The foundation of Dickens ’art, as an observer, as a brilliant writer of nineteenth-century urban life, was his extreme, grotesque, and unnatural eyes. The modern embarrassment that frees the eyes from physical or mental features, unconsciously trying to iron out the differences between men, cannot be further from Dickens’s peculiar views. He neglected the important spirit of the people, the spirits, the atmosphere; he elevated them, and he compelled the reader to acknowledge the infinite variety and richness of what he saw. Many of his novels are animated by a sense of social injustice. He was the first novelist to fully describe the consequences of the disintegration of cities and some of the negative aspects of the Victorian era. But Dickens was not a radical thinker, and his characters never considered rebellion. He evokes the conscience of his contemporaries by depicting scenes of poverty and despair
Dickens was never an intellectual (the critic described the theme of all his novels as “people should be nice to each other”), but he was always in close contact with students from all walks of life. He was an actor of some genius, sometimes obsessive with his interest in drama and amateur theater. The angry power he showed all his life was in a train wreck that was close to death, and he was involved. Because he was satisfied with the closeness and relevance of the live audience, and because he could always write for his students as he did, he began a very successful public reading from his work, but it was also a great strain. and almost contributed to his relatively early death. He was recognized as a genius throughout his life. Subsequent centuries may have changed the view of what was most valuable in his work; but no one could deny that he was a genius.
In conclusion, the energy of energy is preserved mainly in the novels that date back to his childhood, while David Copperfield – a very imaginative but emotionally true about his childhood – contains his captivating cartoons. Mr. Mikavber (based on Dickens’s father) and the repressive Uriah Hip, terribly inflexible with a snake-like curl and transparent false humility. Current research focuses on a critical review of his undoubted work (David Copperfield) and some related issues.

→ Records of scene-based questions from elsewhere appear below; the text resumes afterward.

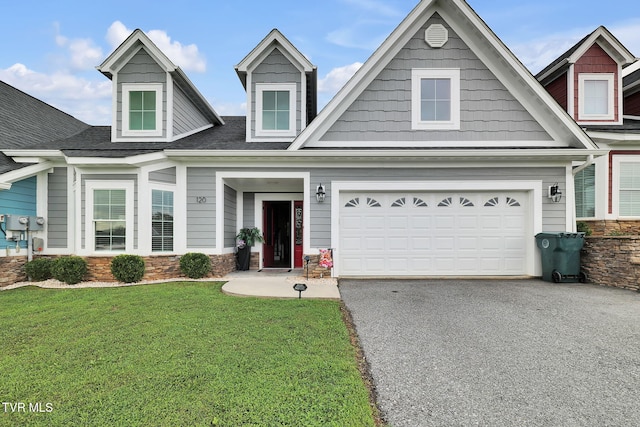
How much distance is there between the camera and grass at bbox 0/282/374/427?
7.99ft

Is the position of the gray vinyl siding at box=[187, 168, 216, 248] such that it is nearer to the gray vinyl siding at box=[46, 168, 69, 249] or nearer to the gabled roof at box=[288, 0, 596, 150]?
the gabled roof at box=[288, 0, 596, 150]

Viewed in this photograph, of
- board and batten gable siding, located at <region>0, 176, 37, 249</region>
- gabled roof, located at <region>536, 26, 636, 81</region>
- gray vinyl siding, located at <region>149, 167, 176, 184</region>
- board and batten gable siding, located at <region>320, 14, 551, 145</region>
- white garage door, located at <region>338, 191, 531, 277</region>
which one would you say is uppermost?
gabled roof, located at <region>536, 26, 636, 81</region>

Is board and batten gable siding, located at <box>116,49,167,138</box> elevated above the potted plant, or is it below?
above

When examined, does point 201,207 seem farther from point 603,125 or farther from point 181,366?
point 603,125

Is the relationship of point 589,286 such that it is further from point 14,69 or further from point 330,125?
point 14,69

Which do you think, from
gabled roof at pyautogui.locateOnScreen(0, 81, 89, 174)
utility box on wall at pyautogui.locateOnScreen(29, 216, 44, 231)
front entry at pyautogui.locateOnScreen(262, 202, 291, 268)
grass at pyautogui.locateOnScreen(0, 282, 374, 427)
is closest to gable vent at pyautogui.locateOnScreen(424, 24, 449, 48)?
front entry at pyautogui.locateOnScreen(262, 202, 291, 268)

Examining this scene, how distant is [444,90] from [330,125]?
10.6 feet

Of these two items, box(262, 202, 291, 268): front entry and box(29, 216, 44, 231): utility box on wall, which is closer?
box(29, 216, 44, 231): utility box on wall

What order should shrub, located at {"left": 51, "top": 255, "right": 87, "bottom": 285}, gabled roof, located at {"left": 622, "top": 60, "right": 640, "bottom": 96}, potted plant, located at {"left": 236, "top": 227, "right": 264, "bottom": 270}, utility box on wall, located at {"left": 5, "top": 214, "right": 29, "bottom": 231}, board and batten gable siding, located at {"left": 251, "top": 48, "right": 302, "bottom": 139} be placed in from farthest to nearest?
gabled roof, located at {"left": 622, "top": 60, "right": 640, "bottom": 96}, potted plant, located at {"left": 236, "top": 227, "right": 264, "bottom": 270}, board and batten gable siding, located at {"left": 251, "top": 48, "right": 302, "bottom": 139}, utility box on wall, located at {"left": 5, "top": 214, "right": 29, "bottom": 231}, shrub, located at {"left": 51, "top": 255, "right": 87, "bottom": 285}

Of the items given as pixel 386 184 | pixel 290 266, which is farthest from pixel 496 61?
pixel 290 266

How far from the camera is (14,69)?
2388cm

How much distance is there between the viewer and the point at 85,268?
783cm

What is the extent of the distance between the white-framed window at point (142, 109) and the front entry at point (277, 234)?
3.96m

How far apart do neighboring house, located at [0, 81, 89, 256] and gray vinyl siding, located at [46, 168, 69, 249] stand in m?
0.13
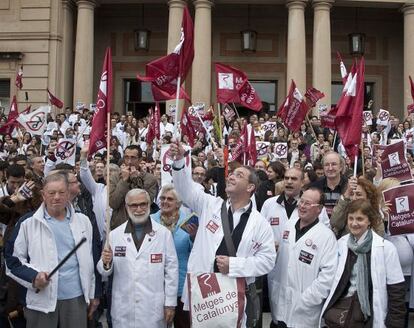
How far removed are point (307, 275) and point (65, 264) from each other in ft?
6.79

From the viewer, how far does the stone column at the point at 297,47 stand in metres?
23.7

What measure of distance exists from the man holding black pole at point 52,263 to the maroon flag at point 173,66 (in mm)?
2330

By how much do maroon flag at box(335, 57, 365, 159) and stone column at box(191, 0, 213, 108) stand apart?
15756mm

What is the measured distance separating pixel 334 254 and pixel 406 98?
20.3 m

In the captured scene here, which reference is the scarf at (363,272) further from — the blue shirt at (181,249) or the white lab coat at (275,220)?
the blue shirt at (181,249)

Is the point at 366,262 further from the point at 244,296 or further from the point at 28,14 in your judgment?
the point at 28,14

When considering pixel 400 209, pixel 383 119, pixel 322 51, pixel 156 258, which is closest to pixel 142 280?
pixel 156 258

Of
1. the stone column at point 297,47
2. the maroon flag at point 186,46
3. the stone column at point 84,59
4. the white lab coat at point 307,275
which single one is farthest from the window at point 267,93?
the white lab coat at point 307,275

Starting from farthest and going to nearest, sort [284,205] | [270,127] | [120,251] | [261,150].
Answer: [270,127] < [261,150] < [284,205] < [120,251]

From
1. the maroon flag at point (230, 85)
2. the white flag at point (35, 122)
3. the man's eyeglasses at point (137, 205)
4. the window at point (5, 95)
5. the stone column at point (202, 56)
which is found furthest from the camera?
the window at point (5, 95)

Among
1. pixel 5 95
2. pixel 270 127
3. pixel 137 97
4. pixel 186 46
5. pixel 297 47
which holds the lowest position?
pixel 186 46

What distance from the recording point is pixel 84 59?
80.0ft

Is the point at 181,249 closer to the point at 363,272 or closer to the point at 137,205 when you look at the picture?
the point at 137,205

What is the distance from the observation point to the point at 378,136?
18688 millimetres
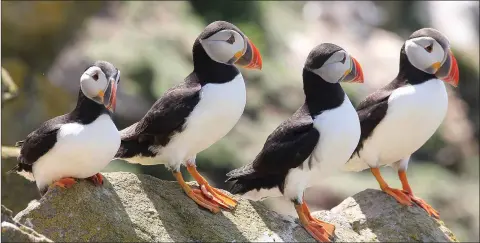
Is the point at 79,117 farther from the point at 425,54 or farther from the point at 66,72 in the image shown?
the point at 66,72

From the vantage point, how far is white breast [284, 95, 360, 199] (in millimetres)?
4758

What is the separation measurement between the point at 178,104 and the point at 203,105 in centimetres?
14

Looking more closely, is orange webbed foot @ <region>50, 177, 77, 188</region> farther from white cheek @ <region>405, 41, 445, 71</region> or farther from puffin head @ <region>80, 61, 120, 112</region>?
white cheek @ <region>405, 41, 445, 71</region>

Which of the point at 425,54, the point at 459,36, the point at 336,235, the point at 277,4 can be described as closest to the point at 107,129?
the point at 336,235

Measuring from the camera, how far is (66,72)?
38.6ft

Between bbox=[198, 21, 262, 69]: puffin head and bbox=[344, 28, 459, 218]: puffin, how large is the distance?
0.95 meters

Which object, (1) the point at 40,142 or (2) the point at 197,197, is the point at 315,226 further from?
(1) the point at 40,142

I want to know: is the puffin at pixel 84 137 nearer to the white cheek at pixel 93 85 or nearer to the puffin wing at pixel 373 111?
the white cheek at pixel 93 85

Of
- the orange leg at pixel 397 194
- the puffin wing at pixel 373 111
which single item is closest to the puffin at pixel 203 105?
the puffin wing at pixel 373 111

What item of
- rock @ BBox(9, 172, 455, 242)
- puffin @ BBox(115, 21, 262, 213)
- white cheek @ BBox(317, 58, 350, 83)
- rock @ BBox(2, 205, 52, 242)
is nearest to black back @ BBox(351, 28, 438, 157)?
rock @ BBox(9, 172, 455, 242)

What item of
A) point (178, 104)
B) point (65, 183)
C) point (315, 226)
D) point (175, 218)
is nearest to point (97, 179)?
point (65, 183)

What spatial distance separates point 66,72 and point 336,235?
7.37 m

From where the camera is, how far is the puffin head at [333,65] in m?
4.84

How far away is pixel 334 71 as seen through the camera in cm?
484
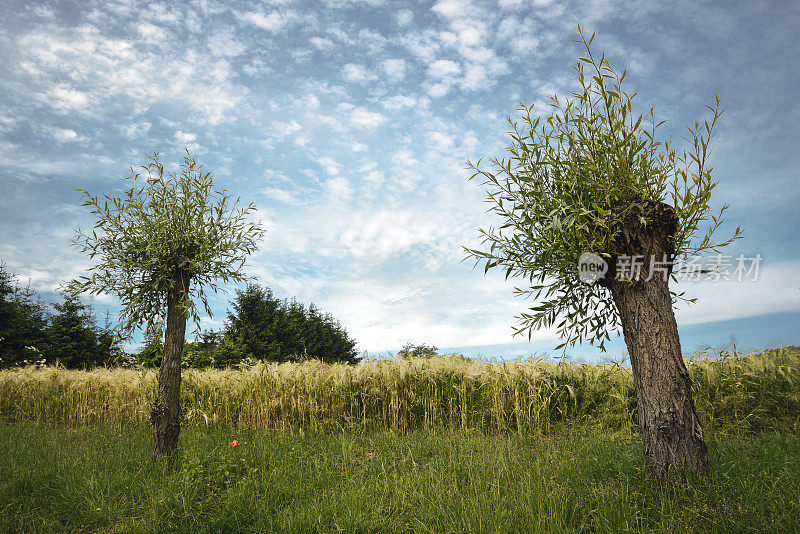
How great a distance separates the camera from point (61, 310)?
83.0 feet

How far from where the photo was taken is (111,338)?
22750mm

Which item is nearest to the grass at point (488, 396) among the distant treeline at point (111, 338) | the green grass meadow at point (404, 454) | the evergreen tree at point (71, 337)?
the green grass meadow at point (404, 454)

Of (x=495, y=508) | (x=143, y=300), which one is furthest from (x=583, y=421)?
(x=143, y=300)

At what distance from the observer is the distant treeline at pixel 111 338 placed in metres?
23.7

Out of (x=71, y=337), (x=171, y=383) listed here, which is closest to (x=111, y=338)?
(x=71, y=337)

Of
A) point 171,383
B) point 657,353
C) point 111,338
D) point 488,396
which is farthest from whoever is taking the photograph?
point 111,338

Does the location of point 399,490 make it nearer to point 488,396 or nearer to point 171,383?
point 171,383

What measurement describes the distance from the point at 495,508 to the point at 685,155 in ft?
14.2

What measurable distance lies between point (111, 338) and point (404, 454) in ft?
74.1

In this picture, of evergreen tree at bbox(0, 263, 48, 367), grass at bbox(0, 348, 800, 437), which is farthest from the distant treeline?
grass at bbox(0, 348, 800, 437)

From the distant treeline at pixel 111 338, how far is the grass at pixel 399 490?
1488 cm

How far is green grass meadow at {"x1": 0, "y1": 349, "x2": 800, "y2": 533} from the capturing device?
414 centimetres

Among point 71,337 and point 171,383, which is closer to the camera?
point 171,383

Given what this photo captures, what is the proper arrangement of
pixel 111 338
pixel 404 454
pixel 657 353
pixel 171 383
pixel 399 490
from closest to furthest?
pixel 657 353, pixel 399 490, pixel 171 383, pixel 404 454, pixel 111 338
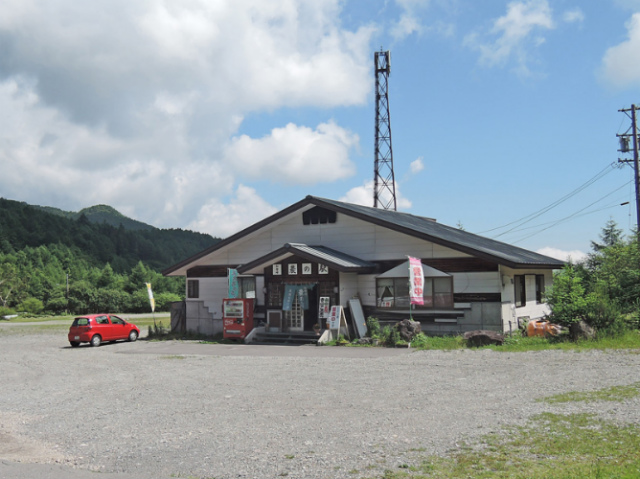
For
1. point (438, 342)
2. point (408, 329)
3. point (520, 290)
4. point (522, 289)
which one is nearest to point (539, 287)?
point (522, 289)

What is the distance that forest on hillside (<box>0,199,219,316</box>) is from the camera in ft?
207

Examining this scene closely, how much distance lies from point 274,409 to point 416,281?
1151 centimetres

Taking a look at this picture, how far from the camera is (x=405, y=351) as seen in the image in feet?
59.8

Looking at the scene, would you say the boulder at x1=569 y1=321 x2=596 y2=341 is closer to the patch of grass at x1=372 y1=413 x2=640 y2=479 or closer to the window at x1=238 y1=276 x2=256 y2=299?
the patch of grass at x1=372 y1=413 x2=640 y2=479

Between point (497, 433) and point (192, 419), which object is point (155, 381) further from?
point (497, 433)

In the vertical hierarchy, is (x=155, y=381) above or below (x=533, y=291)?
below

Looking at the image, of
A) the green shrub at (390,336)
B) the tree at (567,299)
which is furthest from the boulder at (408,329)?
the tree at (567,299)

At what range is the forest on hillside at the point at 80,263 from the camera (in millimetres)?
63031

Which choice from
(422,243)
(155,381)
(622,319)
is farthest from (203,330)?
(622,319)

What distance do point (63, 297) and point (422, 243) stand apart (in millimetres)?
52447

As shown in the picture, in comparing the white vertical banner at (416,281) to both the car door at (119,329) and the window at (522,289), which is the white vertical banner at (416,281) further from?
the car door at (119,329)

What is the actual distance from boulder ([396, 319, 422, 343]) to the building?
1398 mm

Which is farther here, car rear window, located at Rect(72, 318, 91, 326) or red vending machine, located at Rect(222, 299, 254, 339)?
car rear window, located at Rect(72, 318, 91, 326)

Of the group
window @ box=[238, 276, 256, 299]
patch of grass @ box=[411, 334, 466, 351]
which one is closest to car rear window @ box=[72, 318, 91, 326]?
window @ box=[238, 276, 256, 299]
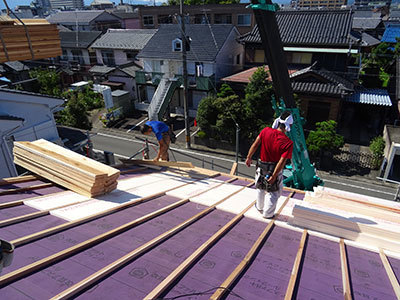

2.Charles Dicken’s Contribution,Reputation and Literary Career
2.1 Dicken’s Life :Family and Social Background.
The most famous Victorian writer, Charles Dickens, was born on February 7, 1812, in Portsmouth. His father, a servant in the Navy office, was a wasteful and irresponsible of money, so life was difficult for the large Dickens family. In 1822 they moved to the poor outskirts of London, where Charles’s father, Charles, was twelve years old, hoping to find good opportunities when his father was imprisoned for his debts. Charles was sent to work in terrible conditions in the factory. Memories of this traumatic period inspired his later correspondence, in particular his most autobiographical work, David Copperfield (1849-1850). In this turbulent period. Charles’s education received almost no attention at all. However, he became an angry reader, acquainted with the works of Henry Fielding and Cervantes, among others.